◆ **EXERCISE DESCRIPTION**
From the line containing "class: Mammalia" to the end of the records below, output each line exactly; include both ends and nothing else.

============

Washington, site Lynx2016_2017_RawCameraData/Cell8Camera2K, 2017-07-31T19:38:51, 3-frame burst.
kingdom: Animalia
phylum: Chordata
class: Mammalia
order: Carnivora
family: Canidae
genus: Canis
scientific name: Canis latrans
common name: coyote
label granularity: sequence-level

============

◆ **EXPECTED OUTPUT**
class: Mammalia
order: Carnivora
family: Canidae
genus: Canis
scientific name: Canis latrans
common name: coyote
label granularity: sequence-level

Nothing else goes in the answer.